Step 2 — terraform apply.

cd terraform
terraform init
terraform apply

First apply takes 5-10 minutes. Most of that is building mcp-grafana from Go source and pushing the container image. Resources come up in dependency order: ECR → image build/push → IAM → Memory → Grafana workspace → Grafana service accounts → CloudWatch datasource → AgentCore Runtime → AgentCore Evaluator → OnlineEvaluationConfig.

Outputs include the runtime ARN, the Grafana workspace URL, the workspace ID, and the evaluator + online-eval config ARNs.

Step 3 — Enable CloudWatch Transaction Search.

AWS Console → CloudWatch → Application Signals → Transaction Search → Enable. AWS creates aws/spans automatically. If you skip this, the AgentCore Evaluator hangs in FAILED state. Re-apply Terraform after enabling and the evaluator creates cleanly.

Step 4 — Verify.

# Grafana login works
open "$(terraform -chdir=terraform output -raw grafana_workspace_url)"

# Agent endpoint exists
aws bedrock-agentcore-control list-agent-runtimes \
  --region us-west-2 \
  --query "agentRuntimes[?starts_with(agentRuntimeName,'cloudwatch_agent')]"

Step 5 — Seed demo data.

uv run python -m seeds.week1 --region us-west-2

See section 7 for the full three-week seed narrative.

6. Interacting with the agent

6.1 invoke.py

A single Python entrypoint with two modes. ARN is resolved in this order:

  1. AGENT_RUNTIME_ARN env var.
  2. AGENT_RUNTIME_ARN in ./.env.
  3. terraform output -json in terraform/.
  4. bedrock-agentcore-control:ListAgentRuntimes filtered by --runtime-name (default cloudwatch_agent).

Interactive REPL

uv run python invoke.py

A banner panel shows the runtime ARN, session id, user, and command list. Then a prompt waits for input. The same session id is reused across turns, so AgentCore Memory carries context.

REPL commands:

Command Effect
:help Show command list.
:session Print the current session id.
:new Rotate to a fresh session id (breaks memory continuity).
:raw Toggle between rendered output and raw SSE event dump.
:exit / :quit / Ctrl-D Quit.
Ctrl-C Cancel the in-flight stream; REPL stays alive.

One-shot

uv run python invoke.py "List the existing Grafana dashboards"

cat prompts/incident.md | uv run python invoke.py

# Chain one-shots with shared memory:
SID="cwagent-demo-$(date +%s)-aaaaaaaaaaaaaaaaaa"
uv run python invoke.py --session-id "$SID" "Explore the logs"
uv run python invoke.py --session-id "$SID" "Now build the dashboards"

--export

Writes a JSON session bundle to ./exports/ (configurable via --export-dir) when the REPL exits or on :new. Bundle contents per turn: prompt, cleaned assistant text blocks, tool call names, byte count, elapsed time, and the path to the raw SSE dump.

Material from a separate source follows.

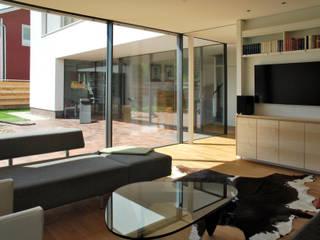NW13 - Wohnhaus am Park Moderne Wohnzimmer von JÖRN KNOP ARCHITEKt+INNENARCHITEKT Modern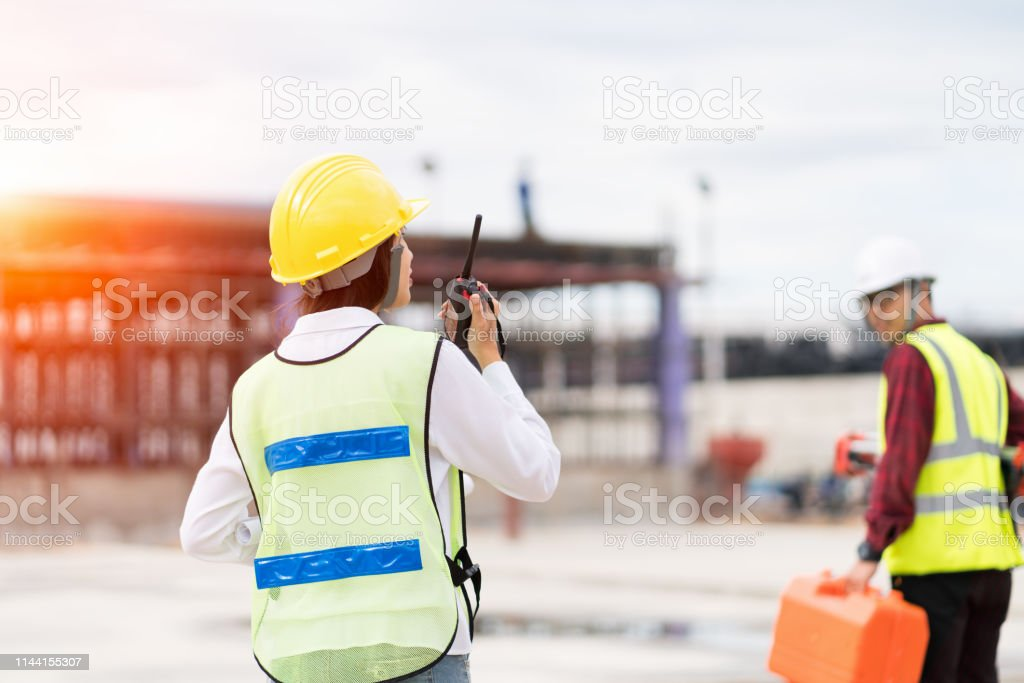 Engineer surveyor using walkie-talkie at construction site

6.2 What you see on screen

Element When
marker Beginning of each assistant text block (one per agent iteration).
Rendered Markdown (bold, lists, tables, code blocks) At each block close. The whole block prints at once via rich.Markdown.
⚡ tool_name A tool call has just been dispatched.
⏳ tool_name 3.2s (spinner, live elapsed time) A tool is in flight. Daemon thread refreshes the counter twice a second.
✓ <summary> (green) Tool succeeded. Summary is tool-specific: 5 services ranked, approve (score 9), published cwagent-svc-risk, etc.
✗ <error> (red) Tool failed. First 200 chars of the error message.
· in tokens · out tokens · latency ms End-of-turn stats.
── N bytes · Ts · raw → /tmp/agent-turn-N.json Final summary line + path where the raw SSE stream was archived.

6.3 Streaming model

  • Text from the assistant is buffered silently while the spinner shows ✏️ writing. At block close the whole block prints once as rendered Markdown.
  • This avoids the cursor-walk-back-and-clear trick used previously, which could wipe earlier prompts when row counts drifted on emoji or wrapped lines.
  • Side effect: prose doesn't appear character by character. The spinner's live elapsed counter and the per-iteration marker keep the experience feeling active.
  • Terminal scrollback is preserved across prompts — you can scroll up through every previous turn in a REPL session.

6.4 Client read timeout

invoke.py's bedrock-agentcore boto3 client is configured with read_timeout=300 (5 min) and retries={"max_attempts": 1}. A streaming retry would re-invoke the agent from scratch — duplicating every tool call and the token bill — so retries are disabled by design.

7. Demo data (seeds)

Three seed scripts live in seeds/. Each writes structured JSON events into the same log group (/cloudwatch-agent/demo) and tells a small operational story.

7.1 Data model

Field Type Notes
timestamp ISO-8601 UTC When the event happened.
level INFO / WARN / ERROR Severity.
service string Which simulated service emitted the event.
message string Free-form, sampled from per-service templates.
status_code int HTTP-style status (200, 401, 429, 500, 504, …).
latency_ms int Sampled from per-service (low, high) ranges.
request_id hex Unique per event.
error_code string (only on incidents) Distinctive code like OrderDBConnectionPoolExhausted so dashboards can pivot on it.

7.2 The three weeks

Seed Services touched Narrative
week1 payments, orders, auth, gateway Baseline. payments has a recurring retrying downstream dependency WARN.
week2 + checkout, sharp orders incident A new checkout service comes online. The week-1 payments WARN pattern disappears. A tight burst of OrderDBConnectionPoolExhausted lands in the last 10 minutes.
week3 + risk, + identity; payments and auth deprecated Two new high-error services come online (risk ~65% error rate, identity ~45%). payments and auth collapse to ~1% of their week-2 volume with only deprecation WARNs left. Sharp RiskModelInferencePoolExhausted incident.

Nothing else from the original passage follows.